各種議論聲中,一場圍繞著「火種遠征軍」的招募,悄然拉開了帷幕。
……
鹿璃的房間內。
五長老愁得花白的鬍子都快揪禿了。
「我的好孫女啊,你可千萬別犯糊塗!這次跟鬧著玩不一樣,外面那些東西,是真的會吃人的!」
「是呀是呀,聖女大人!外面那麼危險咱們在家裡就好了呀!」
鹿璃沒有說話,只是默默地擦拭著手中的塵封許久的聖女之環。
……
另一邊,阿珍的住所里,也上演著類似的一幕。
「跳跳,我的好妹妹,你聽姐姐一句勸,咱不去冒那個險行不行?」
「咱們好不容易才在營地里安頓下來,有吃有喝,還安全。你現在出去,萬一回不來了,讓姐姐怎麼辦?」
「阿珍姐……」卯跳跳的臉上也滿是糾結,「我也不知道為什麼,我總有一種感覺……這次如果我不跟著瀾大人去,我……我好像會後悔一輩子。」
她摸了摸自己的胸口,那裡正「撲通撲通」地狂跳著,一股莫名的衝動,催促著她,必須去。
「感覺?感覺能當飯吃嗎?」阿珍恨鐵不成鋼地戳了戳她的額頭。
卯跳跳卻搖了搖頭,那雙總是帶著幾分怯懦的眼睛裡,此刻卻寫滿了倔強。
「阿珍姐,我們卯兔家,一直被人看不起。
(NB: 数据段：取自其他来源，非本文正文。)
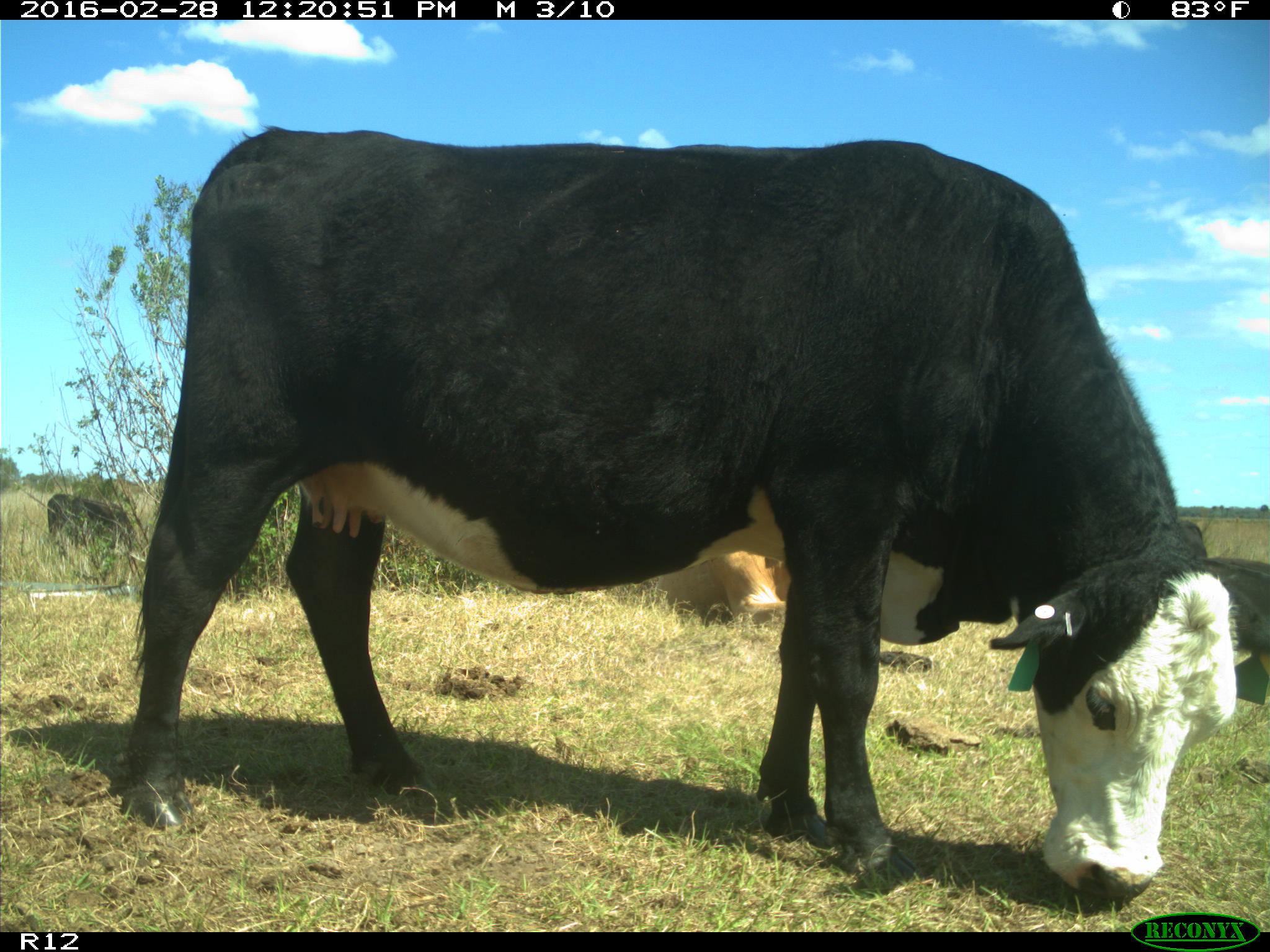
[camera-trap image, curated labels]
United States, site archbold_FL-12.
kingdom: Animalia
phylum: Chordata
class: Mammalia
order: Artiodactyla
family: Bovidae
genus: Bos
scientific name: Bos taurus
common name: domestic cow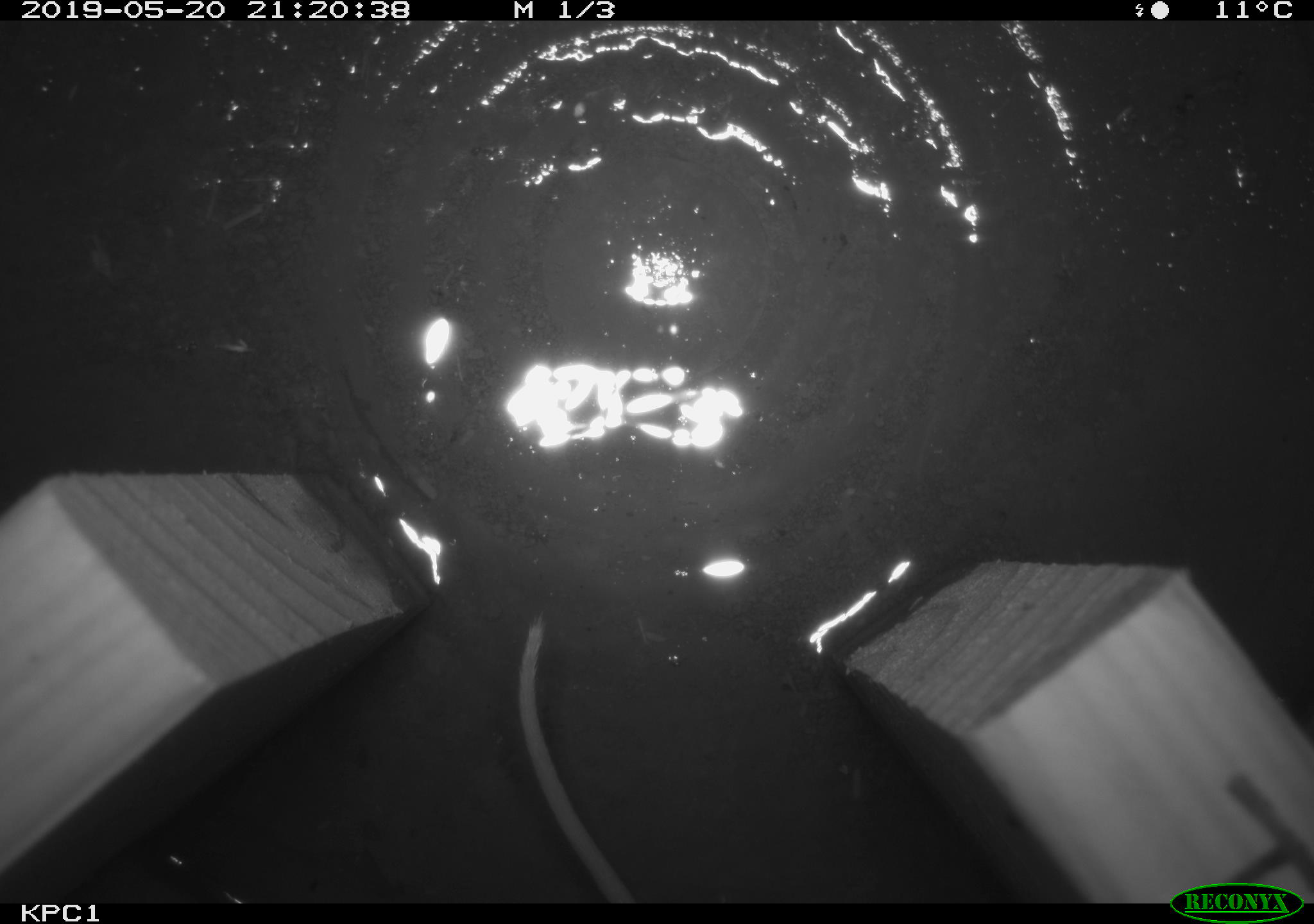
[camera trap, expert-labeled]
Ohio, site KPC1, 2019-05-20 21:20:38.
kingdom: Animalia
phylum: Chordata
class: Mammalia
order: Rodentia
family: Cricetidae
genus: Peromyscus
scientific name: Peromyscus leucopus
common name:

現在,我想為我們的族人,爭一口氣!」
……
界壁營地,專屬主世界騎士休息區內。
「羅莎琳德,我必須提醒你,你的職責,是守護界壁營地。而不是去為一群土著,去當什麼救世主。」
在他的對面,英姿颯爽的女騎士,正在往腿上扣著厚重的鎧甲。
「兄長。」她停下動作,蔚藍色的眼眸直視著亞瑟,「你忘了騎士的第一美德是什麼了嗎?」
「犧牲。」亞瑟的臉色沉了下來。
「沒錯,是犧牲。」羅莎琳德的聲音鏗鏘有力,「聖光選擇了我,不是讓我躲在安全的城堡里享受尊榮。當百萬人的生命在我眼前哀嚎時,如果我選擇視而不見,那我將不再配擁有聖光!」
「這是他們的劫難,不是我們的!」
「不,這是所有生命的劫難。」羅莎琳德扣上了最後一具鎧甲,整個人宛如一尊即將出征的戰爭女神,「我的信仰,不允許我袖手旁觀。」
亞瑟看著自己這個一根筋的妹妹,頭疼地揉了揉太陽穴。
他知道,自己勸不動她。
其實如果不是現在有了阿珍,有了界壁營地他也想去。
……
劉興的房車裡。
白嫵靈斜倚在沙發上,一雙狐狸眼饒有興致地打量著正在穿戴鎧甲的龍小筠。
「咯咯咯……小龍女,你們原初家族不是自詡高高在上不屑與「新生」合作嘛?」
「怎麼!看你這副急不可耐的樣子,是打算跟著出去殺幾個混沌災厄獸過過癮了嗎?」
「要你管!」龍小筠俏臉一熱,嘴上卻不肯服輸,「我就是看不慣那些怪物在我們的土地上耀武揚威!再說了,十二原初家族又不止我一個人去!」
「你到底去不去?不去我可走了!」
「去,當然去。」白嫵靈伸了個懶腰,那妖嬈的曲線看得龍小筠一陣口乾舌燥。